--- start ENTRIES SUPPLIED ---

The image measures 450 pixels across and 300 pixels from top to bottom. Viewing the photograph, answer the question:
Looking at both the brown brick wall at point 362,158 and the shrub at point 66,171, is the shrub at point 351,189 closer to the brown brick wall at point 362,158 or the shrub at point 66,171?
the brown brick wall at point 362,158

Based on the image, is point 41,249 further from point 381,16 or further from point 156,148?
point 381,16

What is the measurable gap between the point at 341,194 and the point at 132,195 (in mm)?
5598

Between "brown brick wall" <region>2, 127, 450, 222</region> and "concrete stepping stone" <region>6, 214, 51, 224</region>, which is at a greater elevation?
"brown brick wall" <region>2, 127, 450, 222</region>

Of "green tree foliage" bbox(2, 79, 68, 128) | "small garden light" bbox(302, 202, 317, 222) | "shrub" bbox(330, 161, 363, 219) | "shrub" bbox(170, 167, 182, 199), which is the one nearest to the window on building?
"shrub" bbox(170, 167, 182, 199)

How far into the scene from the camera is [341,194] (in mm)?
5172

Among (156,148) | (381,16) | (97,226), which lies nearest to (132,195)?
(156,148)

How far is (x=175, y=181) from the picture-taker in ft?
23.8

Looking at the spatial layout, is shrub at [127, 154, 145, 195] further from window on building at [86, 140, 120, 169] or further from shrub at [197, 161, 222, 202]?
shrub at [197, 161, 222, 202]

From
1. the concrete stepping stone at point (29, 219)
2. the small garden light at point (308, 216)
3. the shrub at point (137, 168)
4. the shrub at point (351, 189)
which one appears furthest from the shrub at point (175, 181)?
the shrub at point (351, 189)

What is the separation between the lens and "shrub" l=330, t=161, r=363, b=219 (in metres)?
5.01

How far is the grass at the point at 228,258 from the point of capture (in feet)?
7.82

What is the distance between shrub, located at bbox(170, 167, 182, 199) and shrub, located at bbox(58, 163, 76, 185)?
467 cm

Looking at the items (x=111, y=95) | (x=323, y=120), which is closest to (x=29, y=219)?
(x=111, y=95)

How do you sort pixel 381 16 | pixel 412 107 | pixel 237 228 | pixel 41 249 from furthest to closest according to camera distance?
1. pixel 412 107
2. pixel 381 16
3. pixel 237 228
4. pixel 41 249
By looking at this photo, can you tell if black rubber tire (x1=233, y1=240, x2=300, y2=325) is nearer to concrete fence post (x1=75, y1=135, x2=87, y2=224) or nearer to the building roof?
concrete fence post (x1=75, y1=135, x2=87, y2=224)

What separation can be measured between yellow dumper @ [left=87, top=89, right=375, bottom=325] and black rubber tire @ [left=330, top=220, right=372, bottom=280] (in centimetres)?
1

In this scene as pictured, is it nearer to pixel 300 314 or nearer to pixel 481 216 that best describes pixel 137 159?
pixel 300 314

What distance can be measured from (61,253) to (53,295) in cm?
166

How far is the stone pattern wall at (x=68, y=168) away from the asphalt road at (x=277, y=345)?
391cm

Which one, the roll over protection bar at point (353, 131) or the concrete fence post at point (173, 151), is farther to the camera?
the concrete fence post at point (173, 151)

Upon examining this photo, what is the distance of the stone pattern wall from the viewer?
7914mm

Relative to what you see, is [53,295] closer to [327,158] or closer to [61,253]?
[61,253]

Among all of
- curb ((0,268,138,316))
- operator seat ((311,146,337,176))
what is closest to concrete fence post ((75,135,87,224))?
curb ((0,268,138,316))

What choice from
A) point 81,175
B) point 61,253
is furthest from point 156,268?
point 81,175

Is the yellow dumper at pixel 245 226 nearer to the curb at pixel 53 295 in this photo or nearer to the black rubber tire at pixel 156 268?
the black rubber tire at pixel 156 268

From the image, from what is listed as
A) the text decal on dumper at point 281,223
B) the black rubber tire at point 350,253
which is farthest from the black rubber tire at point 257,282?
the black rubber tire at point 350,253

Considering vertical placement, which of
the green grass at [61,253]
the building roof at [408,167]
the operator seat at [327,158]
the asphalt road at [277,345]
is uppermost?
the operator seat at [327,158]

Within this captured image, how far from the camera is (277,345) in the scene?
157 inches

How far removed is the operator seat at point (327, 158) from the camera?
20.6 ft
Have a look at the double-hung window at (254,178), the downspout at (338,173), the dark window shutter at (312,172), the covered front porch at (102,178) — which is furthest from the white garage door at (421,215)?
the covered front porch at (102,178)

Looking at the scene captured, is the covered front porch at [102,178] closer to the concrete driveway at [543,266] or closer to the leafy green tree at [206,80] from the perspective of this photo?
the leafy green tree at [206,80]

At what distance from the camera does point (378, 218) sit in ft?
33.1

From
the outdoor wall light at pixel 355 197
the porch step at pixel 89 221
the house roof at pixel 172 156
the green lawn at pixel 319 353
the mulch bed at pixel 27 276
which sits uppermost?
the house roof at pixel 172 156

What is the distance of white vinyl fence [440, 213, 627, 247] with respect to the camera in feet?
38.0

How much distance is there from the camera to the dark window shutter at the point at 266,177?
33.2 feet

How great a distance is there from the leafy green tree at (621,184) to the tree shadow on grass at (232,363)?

--- end ENTRIES SUPPLIED ---

_WRITTEN PROBLEM_
Copy every one of the rows above word for word, leaving each line unchanged.

_OUTPUT FOR THIS EXERCISE_
The image measures 450 pixels across and 300 pixels from top to bottom. Viewing the photograph, answer the question:
Looking at both the brown brick wall at point 362,158 and the shrub at point 66,171, is the shrub at point 351,189 closer to the brown brick wall at point 362,158 or the shrub at point 66,171?
the brown brick wall at point 362,158

Based on the image, is point 41,249 further from point 381,16 or further from point 156,148?
point 381,16

What is the measurable gap between the point at 341,194 and the point at 132,195 (in mm)?
5598

Between "brown brick wall" <region>2, 127, 450, 222</region> and "concrete stepping stone" <region>6, 214, 51, 224</region>, which is at a greater elevation?
"brown brick wall" <region>2, 127, 450, 222</region>

Of "green tree foliage" bbox(2, 79, 68, 128) | "small garden light" bbox(302, 202, 317, 222) | "shrub" bbox(330, 161, 363, 219) | "shrub" bbox(170, 167, 182, 199), which is the one nearest to the window on building?
"shrub" bbox(170, 167, 182, 199)

How far into the scene from the camera is [341,194] (in mm)?
5172

Among (156,148) | (381,16) | (97,226), which lies nearest to (132,195)?
(156,148)

How far is (x=175, y=181) from the picture-taker in ft?
23.8

Looking at the spatial layout, is shrub at [127, 154, 145, 195] further from window on building at [86, 140, 120, 169] or further from shrub at [197, 161, 222, 202]?
shrub at [197, 161, 222, 202]

From
1. the concrete stepping stone at point (29, 219)
2. the small garden light at point (308, 216)
3. the shrub at point (137, 168)
4. the shrub at point (351, 189)
which one appears furthest from the shrub at point (175, 181)?
the shrub at point (351, 189)

What is the separation between the lens and "shrub" l=330, t=161, r=363, b=219 (in metres)?
5.01

How far is the grass at the point at 228,258 from the point of capture (in feet)?
7.82

What is the distance between shrub, located at bbox(170, 167, 182, 199) and shrub, located at bbox(58, 163, 76, 185)?
467 cm

Looking at the items (x=111, y=95) | (x=323, y=120), which is closest to (x=29, y=219)?
(x=111, y=95)

How do you sort pixel 381 16 | pixel 412 107 | pixel 237 228 | pixel 41 249 from furthest to closest according to camera distance?
1. pixel 412 107
2. pixel 381 16
3. pixel 237 228
4. pixel 41 249
By looking at this photo, can you tell if black rubber tire (x1=233, y1=240, x2=300, y2=325) is nearer to concrete fence post (x1=75, y1=135, x2=87, y2=224) or nearer to the building roof?
concrete fence post (x1=75, y1=135, x2=87, y2=224)

What separation can be measured between yellow dumper @ [left=87, top=89, right=375, bottom=325] and black rubber tire @ [left=330, top=220, right=372, bottom=280] (in centimetres)?
1

In this scene as pictured, is it nearer to pixel 300 314 or nearer to pixel 481 216 that best describes pixel 137 159?
pixel 300 314

What distance can be measured from (61,253) to (53,295) in cm?
166

How far is the stone pattern wall at (x=68, y=168) away from the asphalt road at (x=277, y=345)?
391cm

Which one, the roll over protection bar at point (353, 131) or the concrete fence post at point (173, 151), is farther to the camera?
the concrete fence post at point (173, 151)

Upon examining this photo, what is the distance of the stone pattern wall from the viewer?
7914mm

Relative to what you see, is [53,295] closer to [327,158] or closer to [61,253]?
[61,253]

Among all of
- curb ((0,268,138,316))
- operator seat ((311,146,337,176))
what is closest to concrete fence post ((75,135,87,224))?
curb ((0,268,138,316))

What choice from
A) point 81,175
B) point 61,253
is furthest from point 156,268?
point 81,175

Is the yellow dumper at pixel 245 226 nearer to the curb at pixel 53 295 in this photo or nearer to the black rubber tire at pixel 156 268?
the black rubber tire at pixel 156 268

From the image, from what is listed as
A) the text decal on dumper at point 281,223
B) the black rubber tire at point 350,253
which is farthest from the black rubber tire at point 257,282?
the black rubber tire at point 350,253

Considering vertical placement, which of
the green grass at [61,253]
the building roof at [408,167]
the operator seat at [327,158]
the asphalt road at [277,345]
is uppermost?
the operator seat at [327,158]

Within this captured image, how far from the camera is (277,345) in the scene?
157 inches

How far removed is the operator seat at point (327, 158) from the camera?
20.6 ft
Have a look at the double-hung window at (254,178), the downspout at (338,173), the dark window shutter at (312,172), the covered front porch at (102,178) — which is furthest from the white garage door at (421,215)?
the covered front porch at (102,178)

Looking at the scene captured, is the covered front porch at [102,178] closer to the concrete driveway at [543,266] or closer to the leafy green tree at [206,80] from the perspective of this photo?
the leafy green tree at [206,80]

At what distance from the camera does point (378, 218) sit in ft?
33.1

From
the outdoor wall light at pixel 355 197
the porch step at pixel 89 221
the house roof at pixel 172 156
the green lawn at pixel 319 353
the mulch bed at pixel 27 276
which sits uppermost?
the house roof at pixel 172 156

What is the distance of white vinyl fence [440, 213, 627, 247] with respect to the camera in feet?
38.0

How much distance is there from the camera to the dark window shutter at the point at 266,177?
33.2 feet

How great a distance is there from the leafy green tree at (621,184) to the tree shadow on grass at (232,363)?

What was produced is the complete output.